Home builders are professional marketers and, as such, are the most important “class” of sellers you must watch in your local market.  Home builders have a lower costs, answer to a higher authority, and are more sensitive to inventories than Mr.& Mrs. Jones of Perkasie, PA.  Let me explain what that means and why it is important to you, the Professional Realtor.



Home builders have a lower cost of funds.  In 1995,  builders were a mostly entrepreneurial bunch.  They were regional, smaller, and privately-held.  Less than 20% of the home builders were publicly-owned; their source of capital was debt.  Debt requires servicing and has a lower margin for error in pricing.  Hence, the homebuilders “marked to the market” frequently through drastic price reductions.  They didn’t fear class-action suits from homeowners because their pricing was necessary to the survival of the company.  In short, they had shallow pockets and did what the banks told them to do.



Homebuilders answer to a higher authority today; Wall Street.

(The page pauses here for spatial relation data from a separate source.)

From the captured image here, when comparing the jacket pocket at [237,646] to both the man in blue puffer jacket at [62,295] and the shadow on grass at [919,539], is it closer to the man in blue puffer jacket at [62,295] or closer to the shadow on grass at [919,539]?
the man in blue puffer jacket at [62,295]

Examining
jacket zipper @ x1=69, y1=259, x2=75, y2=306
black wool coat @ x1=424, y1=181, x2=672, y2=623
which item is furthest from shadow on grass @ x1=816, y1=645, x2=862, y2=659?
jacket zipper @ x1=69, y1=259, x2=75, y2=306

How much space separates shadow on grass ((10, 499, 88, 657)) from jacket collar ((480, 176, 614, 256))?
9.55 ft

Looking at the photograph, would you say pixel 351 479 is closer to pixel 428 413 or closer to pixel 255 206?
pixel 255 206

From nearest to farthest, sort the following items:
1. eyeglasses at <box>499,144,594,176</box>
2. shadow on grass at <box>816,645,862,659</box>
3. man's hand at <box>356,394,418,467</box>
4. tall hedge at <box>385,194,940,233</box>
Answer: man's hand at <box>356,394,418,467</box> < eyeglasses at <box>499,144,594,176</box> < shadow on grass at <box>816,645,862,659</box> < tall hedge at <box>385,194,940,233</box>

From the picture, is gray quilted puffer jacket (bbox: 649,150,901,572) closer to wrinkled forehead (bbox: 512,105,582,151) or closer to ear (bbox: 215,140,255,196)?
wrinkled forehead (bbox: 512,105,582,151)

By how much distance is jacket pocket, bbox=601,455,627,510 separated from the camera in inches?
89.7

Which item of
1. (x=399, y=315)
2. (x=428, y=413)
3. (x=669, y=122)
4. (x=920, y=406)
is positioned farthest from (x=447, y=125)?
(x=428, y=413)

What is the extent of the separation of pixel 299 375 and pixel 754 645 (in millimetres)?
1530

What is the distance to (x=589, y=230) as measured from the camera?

  The figures for publicly-held builders have flip-flopped.  Today less than 20% of the builders are privately held with the rest publicly-traded.  This has a profound effect on the pricing cycle because builders are viewed as a vertically integrated retailer now.  Did you ever wonder how these mega developments have the staying power they have now?  That staying power is a function of the cost of capital which today, is equity.  Equity financing is longer term money and requires no servicing, at least, in the near term.